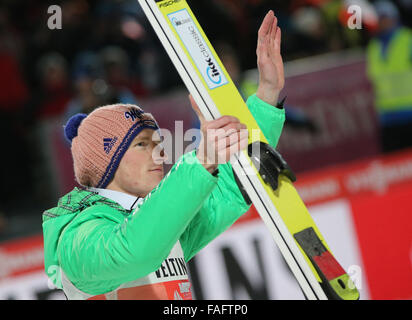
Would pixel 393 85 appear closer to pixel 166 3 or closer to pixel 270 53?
pixel 270 53

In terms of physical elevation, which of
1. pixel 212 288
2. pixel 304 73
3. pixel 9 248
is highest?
pixel 304 73

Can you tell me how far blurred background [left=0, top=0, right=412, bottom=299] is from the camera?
16.5 ft

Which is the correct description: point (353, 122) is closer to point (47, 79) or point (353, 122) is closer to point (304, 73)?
point (304, 73)

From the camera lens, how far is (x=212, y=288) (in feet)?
15.1

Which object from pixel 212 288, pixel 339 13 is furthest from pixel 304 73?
pixel 212 288

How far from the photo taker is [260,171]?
229 cm

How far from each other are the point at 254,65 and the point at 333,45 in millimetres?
1083

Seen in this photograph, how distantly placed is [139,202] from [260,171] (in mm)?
414

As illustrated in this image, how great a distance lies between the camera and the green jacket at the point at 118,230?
2.04 metres

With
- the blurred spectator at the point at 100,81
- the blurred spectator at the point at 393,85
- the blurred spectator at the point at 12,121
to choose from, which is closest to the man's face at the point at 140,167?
the blurred spectator at the point at 100,81

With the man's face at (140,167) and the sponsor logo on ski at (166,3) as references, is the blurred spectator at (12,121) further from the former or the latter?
the sponsor logo on ski at (166,3)

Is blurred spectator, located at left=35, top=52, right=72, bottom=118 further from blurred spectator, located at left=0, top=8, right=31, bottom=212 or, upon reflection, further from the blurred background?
blurred spectator, located at left=0, top=8, right=31, bottom=212

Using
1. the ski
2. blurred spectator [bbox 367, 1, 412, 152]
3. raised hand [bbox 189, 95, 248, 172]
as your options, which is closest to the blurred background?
blurred spectator [bbox 367, 1, 412, 152]
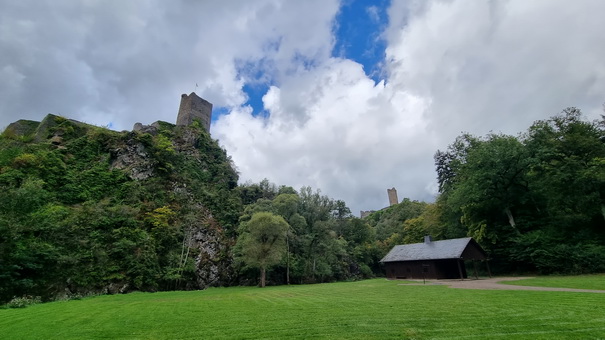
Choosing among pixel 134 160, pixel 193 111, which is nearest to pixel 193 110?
pixel 193 111

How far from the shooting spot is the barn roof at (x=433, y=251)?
2555 cm

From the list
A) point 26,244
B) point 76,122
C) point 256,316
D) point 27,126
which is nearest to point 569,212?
point 256,316

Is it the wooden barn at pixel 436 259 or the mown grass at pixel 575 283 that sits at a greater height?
the wooden barn at pixel 436 259

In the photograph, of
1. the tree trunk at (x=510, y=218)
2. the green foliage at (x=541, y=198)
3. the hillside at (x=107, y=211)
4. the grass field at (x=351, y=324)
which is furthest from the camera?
the tree trunk at (x=510, y=218)

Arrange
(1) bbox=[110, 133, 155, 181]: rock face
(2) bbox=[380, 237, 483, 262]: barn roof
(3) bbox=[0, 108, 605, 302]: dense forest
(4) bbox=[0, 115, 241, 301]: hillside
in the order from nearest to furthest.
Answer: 1. (4) bbox=[0, 115, 241, 301]: hillside
2. (3) bbox=[0, 108, 605, 302]: dense forest
3. (2) bbox=[380, 237, 483, 262]: barn roof
4. (1) bbox=[110, 133, 155, 181]: rock face

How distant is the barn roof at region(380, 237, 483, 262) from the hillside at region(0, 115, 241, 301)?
2043 cm

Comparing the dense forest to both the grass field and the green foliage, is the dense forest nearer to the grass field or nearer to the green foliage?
the green foliage

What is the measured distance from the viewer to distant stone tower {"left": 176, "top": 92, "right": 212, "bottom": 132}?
2025 inches

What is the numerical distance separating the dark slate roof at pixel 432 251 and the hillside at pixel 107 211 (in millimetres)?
20405

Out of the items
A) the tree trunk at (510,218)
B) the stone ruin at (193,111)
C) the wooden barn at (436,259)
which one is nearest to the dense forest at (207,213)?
the tree trunk at (510,218)

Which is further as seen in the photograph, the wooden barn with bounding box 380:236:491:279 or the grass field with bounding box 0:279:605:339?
the wooden barn with bounding box 380:236:491:279

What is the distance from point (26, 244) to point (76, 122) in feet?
78.8

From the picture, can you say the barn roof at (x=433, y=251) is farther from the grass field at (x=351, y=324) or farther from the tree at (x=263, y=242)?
the grass field at (x=351, y=324)

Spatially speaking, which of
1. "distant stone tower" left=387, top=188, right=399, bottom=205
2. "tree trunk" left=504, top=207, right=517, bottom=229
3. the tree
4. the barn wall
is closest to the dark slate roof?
the barn wall
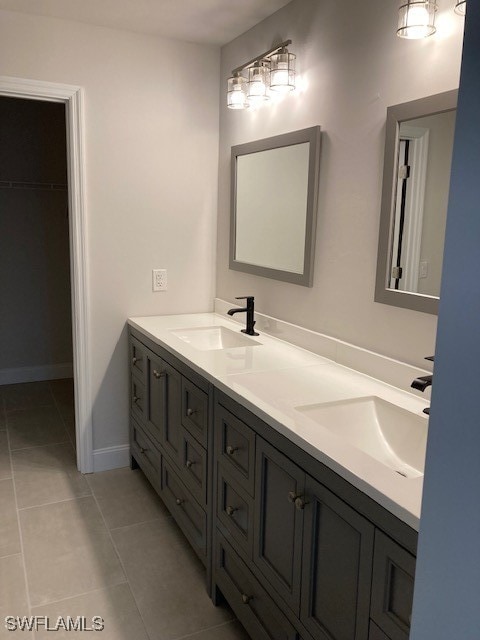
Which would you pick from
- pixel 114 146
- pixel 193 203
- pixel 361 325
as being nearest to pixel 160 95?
pixel 114 146

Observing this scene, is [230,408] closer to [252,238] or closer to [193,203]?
[252,238]

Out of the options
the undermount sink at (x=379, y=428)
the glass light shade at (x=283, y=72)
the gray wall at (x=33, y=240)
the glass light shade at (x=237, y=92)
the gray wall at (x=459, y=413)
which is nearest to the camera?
the gray wall at (x=459, y=413)

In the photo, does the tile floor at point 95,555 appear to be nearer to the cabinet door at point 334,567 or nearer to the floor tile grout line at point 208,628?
the floor tile grout line at point 208,628

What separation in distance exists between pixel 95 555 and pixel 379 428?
1.37 m

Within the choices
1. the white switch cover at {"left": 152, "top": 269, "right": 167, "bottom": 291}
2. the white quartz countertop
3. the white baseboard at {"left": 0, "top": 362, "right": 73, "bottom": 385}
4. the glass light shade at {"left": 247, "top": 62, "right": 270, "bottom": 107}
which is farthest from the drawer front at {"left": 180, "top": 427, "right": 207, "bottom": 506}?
the white baseboard at {"left": 0, "top": 362, "right": 73, "bottom": 385}

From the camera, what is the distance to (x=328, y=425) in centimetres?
166

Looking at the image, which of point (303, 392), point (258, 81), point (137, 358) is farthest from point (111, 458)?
point (258, 81)

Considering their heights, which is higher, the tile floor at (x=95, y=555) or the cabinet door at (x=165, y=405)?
the cabinet door at (x=165, y=405)

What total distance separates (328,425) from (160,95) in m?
2.03

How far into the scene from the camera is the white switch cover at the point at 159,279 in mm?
3008

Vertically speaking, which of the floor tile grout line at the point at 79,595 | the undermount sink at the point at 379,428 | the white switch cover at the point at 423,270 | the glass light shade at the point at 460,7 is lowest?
the floor tile grout line at the point at 79,595

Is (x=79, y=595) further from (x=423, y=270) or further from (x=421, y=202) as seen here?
(x=421, y=202)

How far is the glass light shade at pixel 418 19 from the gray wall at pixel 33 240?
3.44 meters

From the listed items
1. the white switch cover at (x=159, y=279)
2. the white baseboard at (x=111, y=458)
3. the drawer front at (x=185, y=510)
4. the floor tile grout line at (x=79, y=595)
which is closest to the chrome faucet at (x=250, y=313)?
the white switch cover at (x=159, y=279)
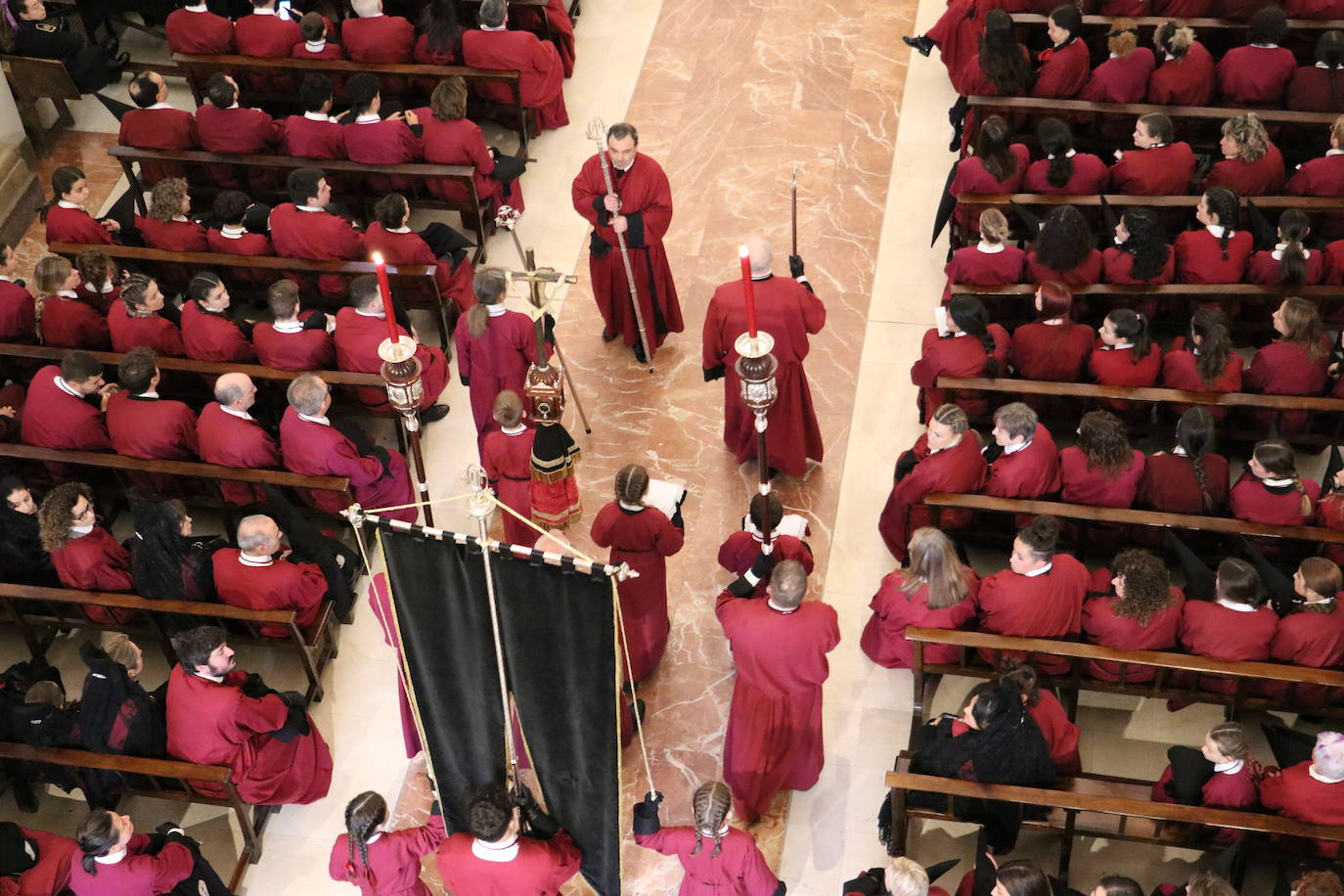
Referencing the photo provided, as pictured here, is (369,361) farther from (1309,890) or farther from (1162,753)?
(1309,890)

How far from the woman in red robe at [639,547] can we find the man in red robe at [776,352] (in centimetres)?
95

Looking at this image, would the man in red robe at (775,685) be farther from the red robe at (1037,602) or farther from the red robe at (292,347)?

• • •

▸ **Task to complete**
Omit every picture, then repeat the remaining data exactly as it appears above.

▸ **Complete output**
Would pixel 393 85 appear closer to pixel 166 3 or closer to pixel 270 53?
pixel 270 53

In terms of physical elevation, which of
1. pixel 212 288
2. pixel 304 73
3. pixel 9 248
is highest?
pixel 304 73

Can you tell me how far blurred background [left=0, top=0, right=412, bottom=299] is from the camera?
16.5 ft

Which is the correct description: point (353, 122) is closer to point (47, 79) or point (353, 122) is closer to point (304, 73)?
point (304, 73)

From the camera lens, how far is (x=212, y=288) (in feet)?
15.1

Which object from pixel 212 288, pixel 339 13 is furthest from pixel 304 73?
pixel 212 288

How far from the photo taker is [260,171]?
229 cm

How far from each other are the point at 254,65 and the point at 333,45 in millimetres?
1083

Seen in this photograph, how distantly placed is [139,202] from [260,171] (in mm)?
414

As illustrated in this image, how great a distance lies between the camera and the green jacket at the point at 118,230?
2.04 metres

With
- the blurred spectator at the point at 100,81
- the blurred spectator at the point at 393,85
- the blurred spectator at the point at 12,121
to choose from, which is closest to the man's face at the point at 140,167?
the blurred spectator at the point at 100,81

With the man's face at (140,167) and the sponsor logo on ski at (166,3) as references, is the blurred spectator at (12,121) further from the former or the latter?
the sponsor logo on ski at (166,3)

Is blurred spectator, located at left=35, top=52, right=72, bottom=118 further from blurred spectator, located at left=0, top=8, right=31, bottom=212 or, upon reflection, further from the blurred background?
blurred spectator, located at left=0, top=8, right=31, bottom=212

Using
1. the ski
2. blurred spectator [bbox 367, 1, 412, 152]
3. raised hand [bbox 189, 95, 248, 172]
as your options, which is closest to the blurred background?
blurred spectator [bbox 367, 1, 412, 152]
Choosing among pixel 134 160, pixel 193 111, which is nearest to pixel 193 110?
pixel 193 111

How far from the shooting spot is the barn roof at (x=433, y=251)?
2555 cm

From the list
A) point 26,244
B) point 76,122
C) point 256,316
D) point 27,126
which is nearest to point 569,212?
point 256,316

Is it the wooden barn at pixel 436 259 or the mown grass at pixel 575 283 that sits at a greater height?
the wooden barn at pixel 436 259

In the photograph, of
1. the tree trunk at (x=510, y=218)
2. the green foliage at (x=541, y=198)
3. the hillside at (x=107, y=211)
4. the grass field at (x=351, y=324)
which is furthest from the camera?
the tree trunk at (x=510, y=218)

Arrange
(1) bbox=[110, 133, 155, 181]: rock face
(2) bbox=[380, 237, 483, 262]: barn roof
(3) bbox=[0, 108, 605, 302]: dense forest
(4) bbox=[0, 115, 241, 301]: hillside
in the order from nearest to furthest.
Answer: 1. (4) bbox=[0, 115, 241, 301]: hillside
2. (3) bbox=[0, 108, 605, 302]: dense forest
3. (2) bbox=[380, 237, 483, 262]: barn roof
4. (1) bbox=[110, 133, 155, 181]: rock face

How distant is the barn roof at region(380, 237, 483, 262) from the hillside at region(0, 115, 241, 301)?
2043 cm

Comparing the dense forest to both the grass field and the green foliage, is the dense forest nearer to the grass field or nearer to the green foliage?
the green foliage

What is the measured distance from the viewer to distant stone tower {"left": 176, "top": 92, "right": 212, "bottom": 132}?
2025 inches

What is the numerical distance separating the dark slate roof at pixel 432 251 and the hillside at pixel 107 211 (in millimetres)?
20405

Out of the items
A) the tree trunk at (510,218)
B) the stone ruin at (193,111)
C) the wooden barn at (436,259)
which one is nearest to the dense forest at (207,213)?
the tree trunk at (510,218)

Which is further as seen in the photograph, the wooden barn with bounding box 380:236:491:279 or the grass field with bounding box 0:279:605:339?
the wooden barn with bounding box 380:236:491:279

What is the distance from point (26, 244) to point (76, 122) in feet?
78.8

From the picture, can you say the barn roof at (x=433, y=251) is farther from the grass field at (x=351, y=324) or farther from the tree at (x=263, y=242)?
the grass field at (x=351, y=324)

Spatially speaking, which of
1. "distant stone tower" left=387, top=188, right=399, bottom=205
2. "tree trunk" left=504, top=207, right=517, bottom=229
3. the tree
4. the barn wall
is closest to the dark slate roof?
the barn wall
Which would you pick from
- pixel 114 146
- pixel 193 203
- pixel 361 325
as being nearest to pixel 160 95?
pixel 114 146

Observing this scene, is [230,408] closer to [252,238] or closer to [193,203]?
[252,238]

Out of the options
the undermount sink at (x=379, y=428)
the glass light shade at (x=283, y=72)
the gray wall at (x=33, y=240)
the glass light shade at (x=237, y=92)
the gray wall at (x=459, y=413)
which is nearest to the camera?
the gray wall at (x=459, y=413)

In the photo, does the tile floor at point 95,555 appear to be nearer to the cabinet door at point 334,567 or nearer to the floor tile grout line at point 208,628?
the floor tile grout line at point 208,628

What separation in distance exists between pixel 95 555 and pixel 379 428?
1.37 m

Within the choices
1. the white switch cover at {"left": 152, "top": 269, "right": 167, "bottom": 291}
2. the white quartz countertop
3. the white baseboard at {"left": 0, "top": 362, "right": 73, "bottom": 385}
4. the glass light shade at {"left": 247, "top": 62, "right": 270, "bottom": 107}
which is farthest from the drawer front at {"left": 180, "top": 427, "right": 207, "bottom": 506}?
the white baseboard at {"left": 0, "top": 362, "right": 73, "bottom": 385}

From the camera, what is the distance to (x=328, y=425) in centimetres?
166

Looking at the image, which of point (303, 392), point (258, 81), point (137, 358) is farthest from point (111, 458)?
point (258, 81)

Considering their heights, which is higher, the tile floor at (x=95, y=555) or the cabinet door at (x=165, y=405)?
the cabinet door at (x=165, y=405)

What total distance separates (328,425) from (160,95) in m?
2.03

How far into the scene from the camera is the white switch cover at the point at 159,279 in mm?
3008

Vertically speaking, which of the floor tile grout line at the point at 79,595 | the undermount sink at the point at 379,428 | the white switch cover at the point at 423,270 | the glass light shade at the point at 460,7 is lowest?
the floor tile grout line at the point at 79,595

Is (x=79, y=595) further from (x=423, y=270) or further from (x=421, y=202) as seen here?
(x=421, y=202)

How far is the glass light shade at pixel 418 19 from the gray wall at pixel 33 240?
3.44 meters

From the listed items
1. the white switch cover at (x=159, y=279)
2. the white baseboard at (x=111, y=458)
3. the drawer front at (x=185, y=510)
4. the floor tile grout line at (x=79, y=595)
which is closest to the chrome faucet at (x=250, y=313)?
the white switch cover at (x=159, y=279)
Referencing the photo provided, as pictured here, is (369,361) farther from (1309,890) or farther from (1162,753)?
(1309,890)

How far from the woman in red robe at [639,547] can we find the man in red robe at [776,352] (in centimetres)?
95

Looking at this image, would the man in red robe at (775,685) be farther from the red robe at (1037,602) or farther from the red robe at (292,347)?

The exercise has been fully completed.